[Entries taken from a collection]
BEGIN

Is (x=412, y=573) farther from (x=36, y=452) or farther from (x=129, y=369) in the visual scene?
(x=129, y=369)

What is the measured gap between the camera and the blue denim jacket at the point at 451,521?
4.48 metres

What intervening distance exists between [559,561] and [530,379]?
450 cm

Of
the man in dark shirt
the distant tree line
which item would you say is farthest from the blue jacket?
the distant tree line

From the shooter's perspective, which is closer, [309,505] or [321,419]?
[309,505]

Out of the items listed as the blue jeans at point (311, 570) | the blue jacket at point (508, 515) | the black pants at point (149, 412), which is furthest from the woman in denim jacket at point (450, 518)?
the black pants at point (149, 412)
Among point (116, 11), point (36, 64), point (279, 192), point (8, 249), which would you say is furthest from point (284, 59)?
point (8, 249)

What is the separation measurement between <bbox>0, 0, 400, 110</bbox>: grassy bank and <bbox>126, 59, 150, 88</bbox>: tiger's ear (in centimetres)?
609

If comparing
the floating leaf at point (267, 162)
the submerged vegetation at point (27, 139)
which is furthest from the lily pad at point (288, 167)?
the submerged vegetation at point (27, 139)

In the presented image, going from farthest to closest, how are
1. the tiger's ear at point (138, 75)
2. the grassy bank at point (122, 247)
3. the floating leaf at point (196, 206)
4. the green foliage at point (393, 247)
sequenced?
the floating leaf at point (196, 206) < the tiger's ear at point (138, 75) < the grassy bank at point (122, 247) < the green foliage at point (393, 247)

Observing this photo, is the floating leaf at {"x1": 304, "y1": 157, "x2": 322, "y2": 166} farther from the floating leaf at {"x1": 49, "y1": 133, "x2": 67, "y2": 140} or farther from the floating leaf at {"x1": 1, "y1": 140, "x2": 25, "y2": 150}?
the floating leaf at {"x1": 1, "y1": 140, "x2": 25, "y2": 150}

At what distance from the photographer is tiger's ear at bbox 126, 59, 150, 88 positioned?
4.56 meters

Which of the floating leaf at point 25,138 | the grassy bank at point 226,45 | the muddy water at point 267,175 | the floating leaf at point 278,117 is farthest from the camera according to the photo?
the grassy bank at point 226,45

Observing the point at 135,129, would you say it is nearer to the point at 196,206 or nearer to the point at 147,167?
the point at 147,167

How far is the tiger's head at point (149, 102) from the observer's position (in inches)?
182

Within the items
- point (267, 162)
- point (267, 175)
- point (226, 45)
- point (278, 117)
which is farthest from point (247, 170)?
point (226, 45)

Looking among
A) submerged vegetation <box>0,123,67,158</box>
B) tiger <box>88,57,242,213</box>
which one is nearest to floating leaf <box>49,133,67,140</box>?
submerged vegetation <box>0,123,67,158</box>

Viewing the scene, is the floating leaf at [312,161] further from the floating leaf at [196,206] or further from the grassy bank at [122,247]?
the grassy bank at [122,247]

END

== DIRECTION ==
Every entry in the listing must be retyped exactly.

== IN RESPONSE ==
Is (x=412, y=573) farther from (x=36, y=452) or farther from (x=129, y=369) in the visual scene?
(x=129, y=369)

What is the measured gap between the camera and the blue denim jacket at the point at 451,521?
4.48 metres

What intervening distance exists between [559,561] and [530,379]?
450 cm

Of
the man in dark shirt
the distant tree line
which item would you say is farthest from the blue jacket?
the distant tree line

From the shooter's perspective, which is closer, [309,505] or [321,419]?
[309,505]

Out of the items listed as the blue jeans at point (311, 570) | the blue jacket at point (508, 515) | the black pants at point (149, 412), which is furthest from the woman in denim jacket at point (450, 518)?
the black pants at point (149, 412)
Among point (116, 11), point (36, 64), point (279, 192), point (8, 249), which would you say is furthest from point (284, 59)?
point (8, 249)

What is the separation measurement between <bbox>0, 0, 400, 110</bbox>: grassy bank and <bbox>126, 59, 150, 88</bbox>: tiger's ear (in centimetres)?
609

If comparing
the floating leaf at point (267, 162)
the submerged vegetation at point (27, 139)
which is furthest from the lily pad at point (288, 167)?
the submerged vegetation at point (27, 139)

In the presented image, going from farthest to closest, how are
1. the tiger's ear at point (138, 75)
2. the grassy bank at point (122, 247)
3. the floating leaf at point (196, 206)
4. the green foliage at point (393, 247)
sequenced?
the floating leaf at point (196, 206) < the tiger's ear at point (138, 75) < the grassy bank at point (122, 247) < the green foliage at point (393, 247)

Observing this photo, is the floating leaf at {"x1": 304, "y1": 157, "x2": 322, "y2": 166} farther from the floating leaf at {"x1": 49, "y1": 133, "x2": 67, "y2": 140} or farther from the floating leaf at {"x1": 1, "y1": 140, "x2": 25, "y2": 150}?
the floating leaf at {"x1": 1, "y1": 140, "x2": 25, "y2": 150}

At what distance from the photographer is tiger's ear at bbox 126, 59, 150, 88 positioned?
4.56 meters

Which of the floating leaf at point 25,138 | the grassy bank at point 226,45 | the muddy water at point 267,175 | the floating leaf at point 278,117 is farthest from the camera according to the photo?
the grassy bank at point 226,45

Observing the point at 135,129, would you say it is nearer to the point at 196,206 or nearer to the point at 147,167?
the point at 147,167

How far is the tiger's head at point (149, 102) from the observer's position (in inches)?
182

Within the items
- point (267, 162)
- point (267, 175)
- point (226, 45)
- point (278, 117)
which is farthest from point (247, 170)?
point (226, 45)

Looking among
A) submerged vegetation <box>0,123,67,158</box>
B) tiger <box>88,57,242,213</box>
which one is nearest to floating leaf <box>49,133,67,140</box>?
submerged vegetation <box>0,123,67,158</box>

Viewing the scene, is the floating leaf at [312,161] further from the floating leaf at [196,206] or further from the grassy bank at [122,247]?
the grassy bank at [122,247]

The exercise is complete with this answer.